┏━━

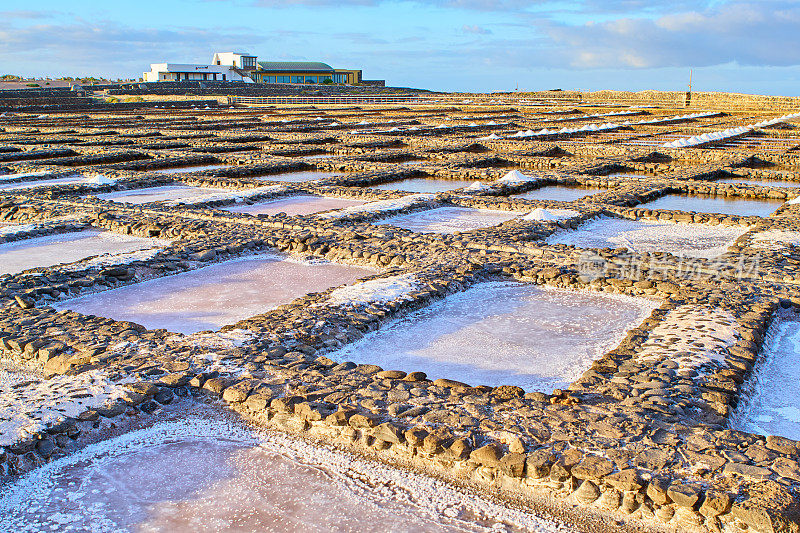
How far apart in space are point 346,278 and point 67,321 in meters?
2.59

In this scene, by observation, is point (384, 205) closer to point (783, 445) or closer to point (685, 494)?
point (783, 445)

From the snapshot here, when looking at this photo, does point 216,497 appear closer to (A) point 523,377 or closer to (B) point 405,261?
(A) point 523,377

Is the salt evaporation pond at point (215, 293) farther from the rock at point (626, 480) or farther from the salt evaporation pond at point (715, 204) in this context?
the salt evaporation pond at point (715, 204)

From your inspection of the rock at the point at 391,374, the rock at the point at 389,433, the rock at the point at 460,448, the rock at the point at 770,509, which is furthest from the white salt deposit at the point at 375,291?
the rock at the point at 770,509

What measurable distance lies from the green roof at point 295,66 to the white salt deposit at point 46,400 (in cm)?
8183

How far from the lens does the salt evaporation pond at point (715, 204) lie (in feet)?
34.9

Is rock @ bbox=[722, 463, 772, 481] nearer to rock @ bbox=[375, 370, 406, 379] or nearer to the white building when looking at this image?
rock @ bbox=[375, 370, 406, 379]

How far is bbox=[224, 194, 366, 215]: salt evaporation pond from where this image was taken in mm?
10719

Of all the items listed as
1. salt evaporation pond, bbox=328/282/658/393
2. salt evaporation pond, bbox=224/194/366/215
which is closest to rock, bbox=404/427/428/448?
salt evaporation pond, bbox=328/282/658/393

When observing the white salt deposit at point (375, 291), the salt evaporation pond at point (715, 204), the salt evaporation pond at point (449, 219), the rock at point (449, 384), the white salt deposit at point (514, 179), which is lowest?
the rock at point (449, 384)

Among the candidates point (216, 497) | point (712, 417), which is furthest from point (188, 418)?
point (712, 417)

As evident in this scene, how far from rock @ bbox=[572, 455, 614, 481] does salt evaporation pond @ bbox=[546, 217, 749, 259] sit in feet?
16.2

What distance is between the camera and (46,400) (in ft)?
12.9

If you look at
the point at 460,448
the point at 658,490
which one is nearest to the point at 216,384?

┗━━

> **What the task requires**: Copy the rows exactly as they appear, from the line containing "When observing the" down to the last of the rows, including both of those lines.

> **Solution for this task**:
When observing the white salt deposit at point (375, 291), the salt evaporation pond at point (715, 204), the salt evaporation pond at point (449, 219), the rock at point (449, 384), the white salt deposit at point (514, 179), which is lowest?
the rock at point (449, 384)

Among the candidates point (216, 497) | point (712, 417), which is furthest from point (188, 418)?
point (712, 417)

As evident in this scene, how far from rock @ bbox=[572, 455, 614, 481] does salt evaporation pond @ bbox=[546, 217, 749, 259] sit in feet?
16.2

What distance is between the camera and (46,400) (in ft)?
12.9

If you look at
the point at 460,448
the point at 658,490
which one is nearest to the point at 216,384?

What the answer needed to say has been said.